Andrea Enria, le président de l’Autorité bancaire européenne (EBA), invité à Luxembourg par le directeur général du Mécanisme européen de stabilité (MES) Klaus Regling à présenter la situation du secteur, a plaidé pour une intervention publique forte afin d’accélérer le nettoyage des bilans. Allant au-delà de ses recommandations faites en juillet sur les prêts non performants (NPL), il a prôné la création d’un cadre commun pour des «sociétés de gestion d’actifs» afin de faciliter la vente de ces prêts grâce à un soutien financier des gouvernements. Montant évoqué: 250 milliards d’euros, un quart des créances douteuses identifiées.
«L’intervention publique est très utile pour faire décoller» ces bad banks, a-t-il expliqué. Et d’ajouter que si on «allait jusqu’à une société couvrant toute l’Europe, il n’y aura pas de transfert des coûts (entre pays européens) et pas de risque grâce à la clause de récupération». L’EBA promeut en effet un modèle où la durée de détention des NPL serait limitée dans le temps, les créances n’ayant pas trouvé preneur revenant à la banque.
Andrea Enria a trouvé le soutien appuyé de Klaus Regling, qui a jugé l’idée «particulièrement opportune et bienvenue». Le plan «ne suppose aucune mutualisation des risques, ce qui ne serait pas acceptable». Et d’ajouter : «plus d’activité bancaire transfrontalière et d’intégration des marchés financiers augmenterait la stabilité de la zone euro, car ce serait plus de partage économique du risque». Pour Andrea Enria, «le problème est si grand qu’il est pertinent (de le traiter) pour l’UE dans son ensemble». En juin, le stock de NPL s’élevait à 5,4% du total des bilans bancaires européens, et dépassait 10% dans dix pays.

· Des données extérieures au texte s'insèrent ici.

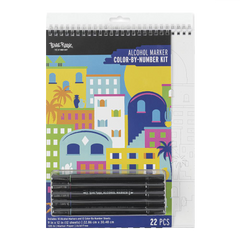 Alcohol Marker Color-By-Number Notepad Kit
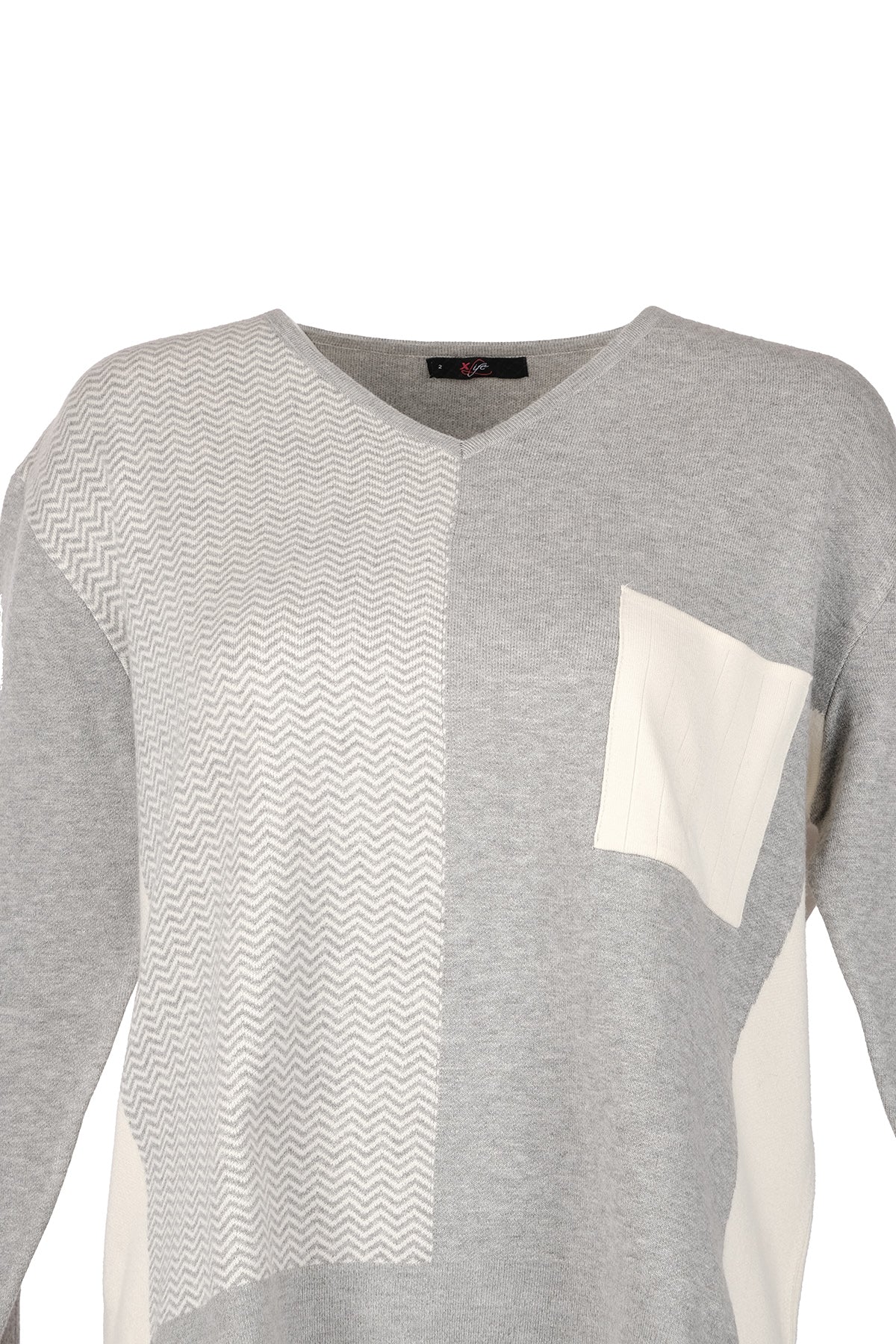 Vedi-bb Oversize V Yaka Triko Kazak - Minimalist Stil - Günlük Translation missing: ar.content.product_image_secondary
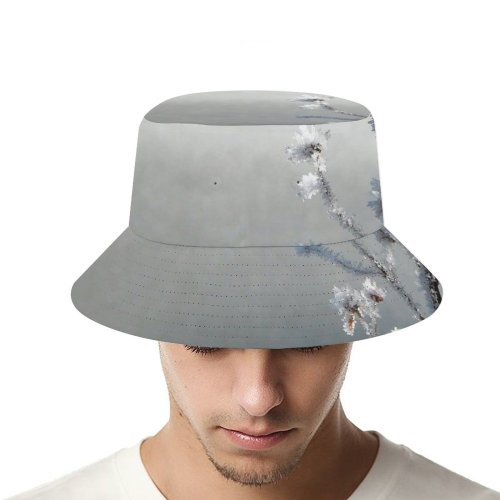 yanfind Adult Fisherman's Hat Winter Frost Spring Morning Snowflake Winter Holidays Quiet Sky Ice Branch Twig Fishing Fisherman Cap Travel Beach Sun protection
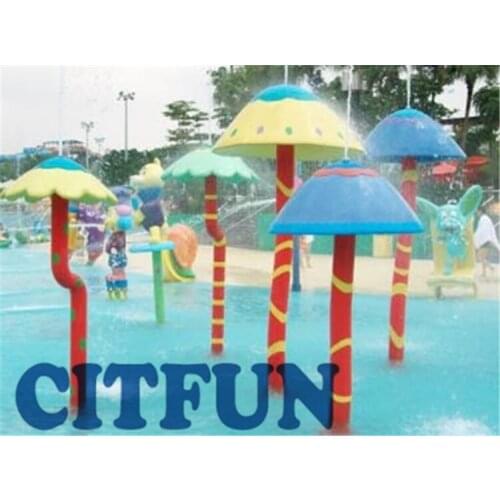Fiberglass rainbow mushroom water playground; attractive water park accessory AG-001D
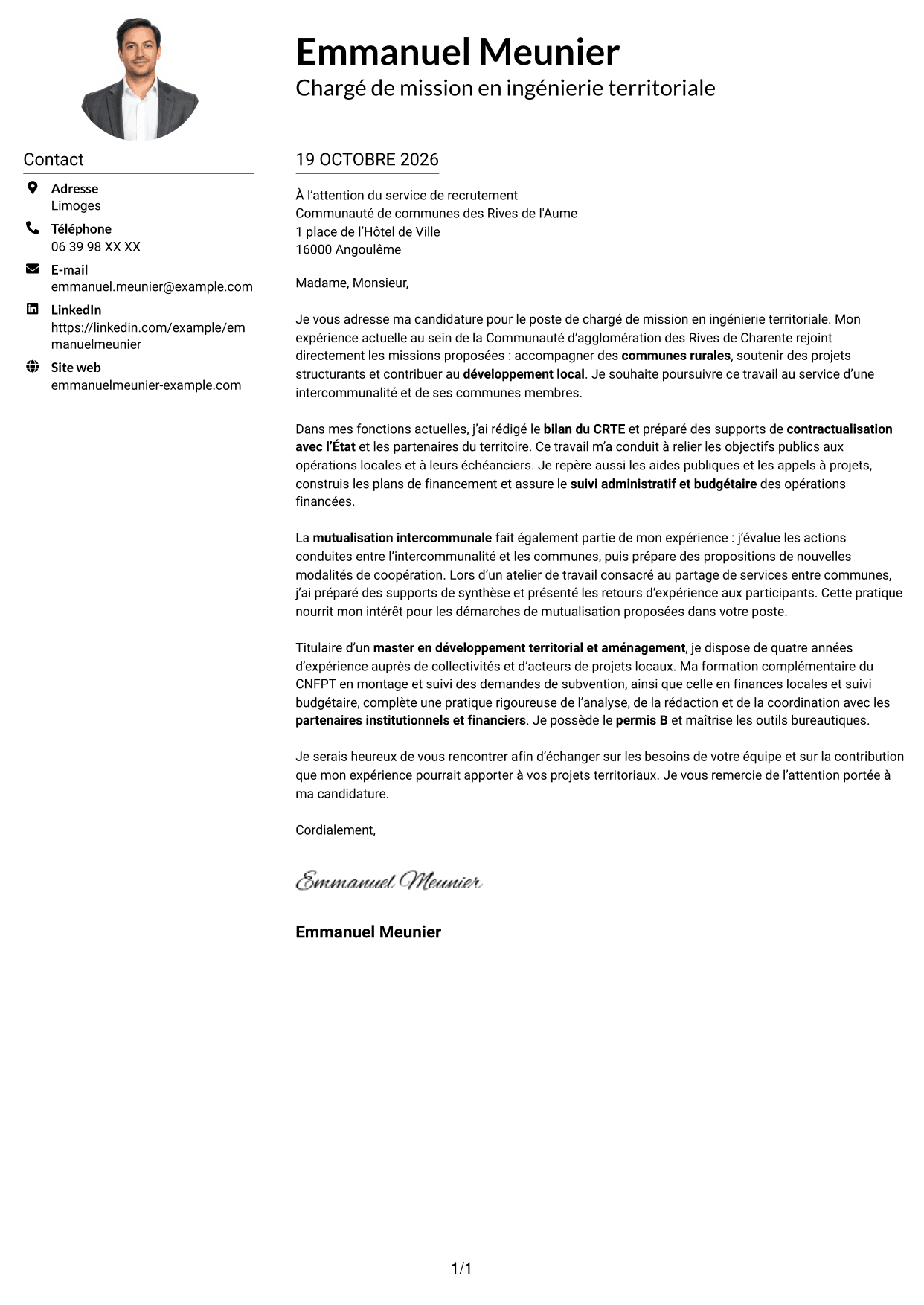 Exemple de lettre de motivation — page 1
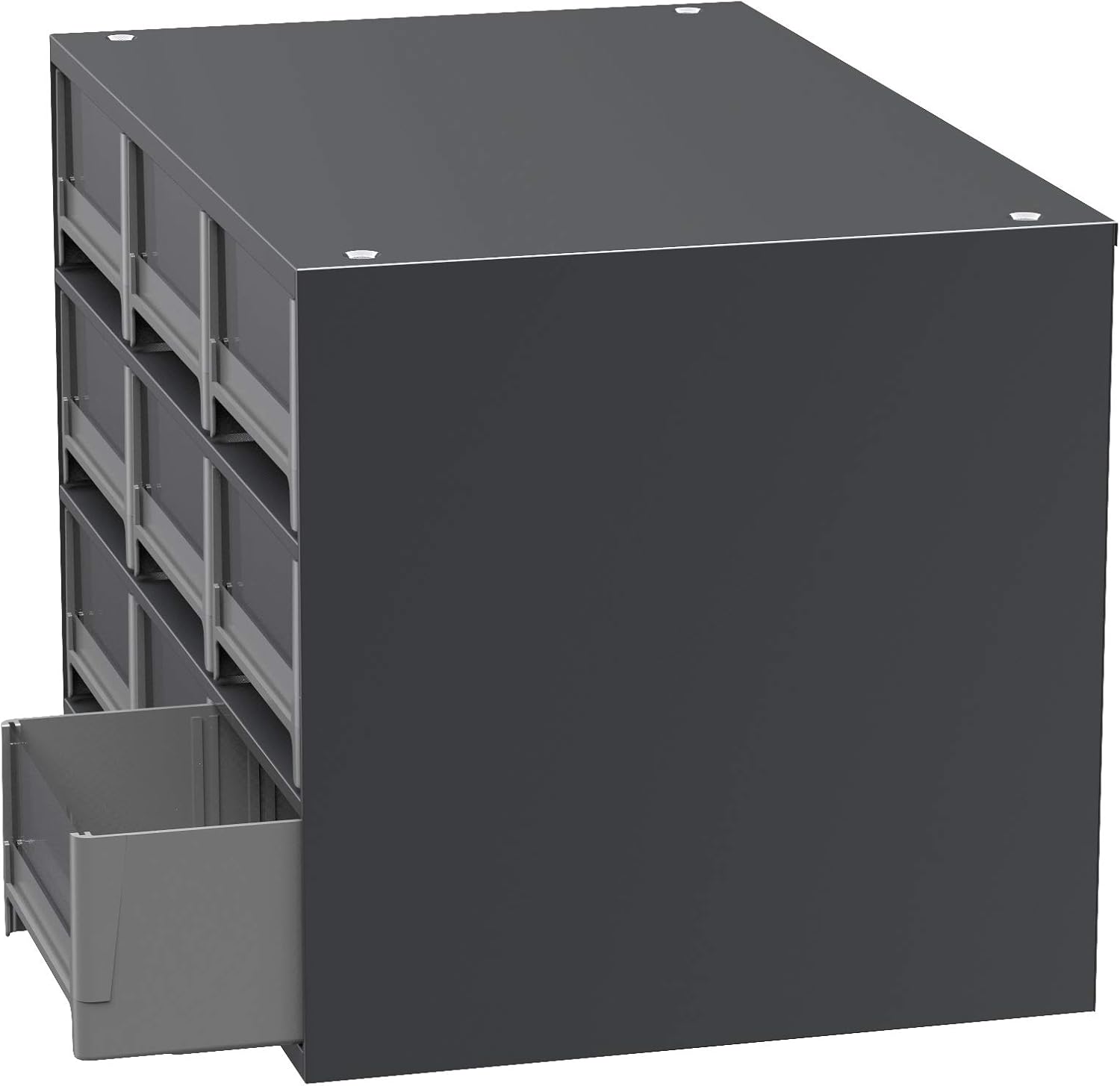 Akro-Mils Steel Garage Storage Cabinet, Small Parts Organizer Metal Cabinet for Hardware, Nails, Screws, Bolts, Nuts, and More, 17' W x 11' D x 11' H, 9-Drawer, Gray Cabinet/Gray Drawers (19909)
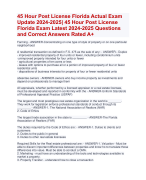 45 Hour Post License Florida Actual Exam  Update 2024-2025| 45 Hour Post License  Florida Exam Latest 2024-2025 Questions  and Correct Answers Rated A+ | Verified  45 Hour Post License Florida Exam 2024 Quiz with Accurate Solution Aranking Allpass 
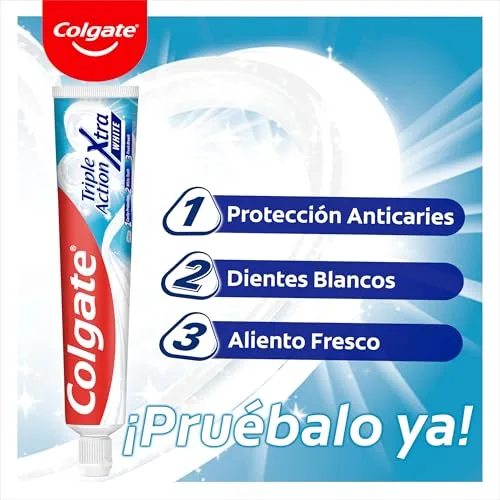 Colgate ▫️ Triple Accion Xtra White, Pasta de dentes, Embalagem de 12 x 75 ml 4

Mais les deux dirigeants ont démenti avoir un plan précis, appelant à prendre le meilleur des expériences passées. Andrea Enria a précisé que la direction de la concurrence à la Commission européenne devrait aider à établir «les critères» de fonctionnement. La clause de récupération, tout comme le processus d’évaluation des créances et l’investissement public devraient en effet respecter la législation sur les aides d’Etat.
Selon Klaus Regling, cela «prendra du temps» et demandera «beaucoup d’argent public au début». La bad bank pourrait aussi aider à terminer l’exercice de réduction des risques, condition sine qua non pour achever le 3e pilier de l’Union bancaire et faire du MES son filet de sécurité.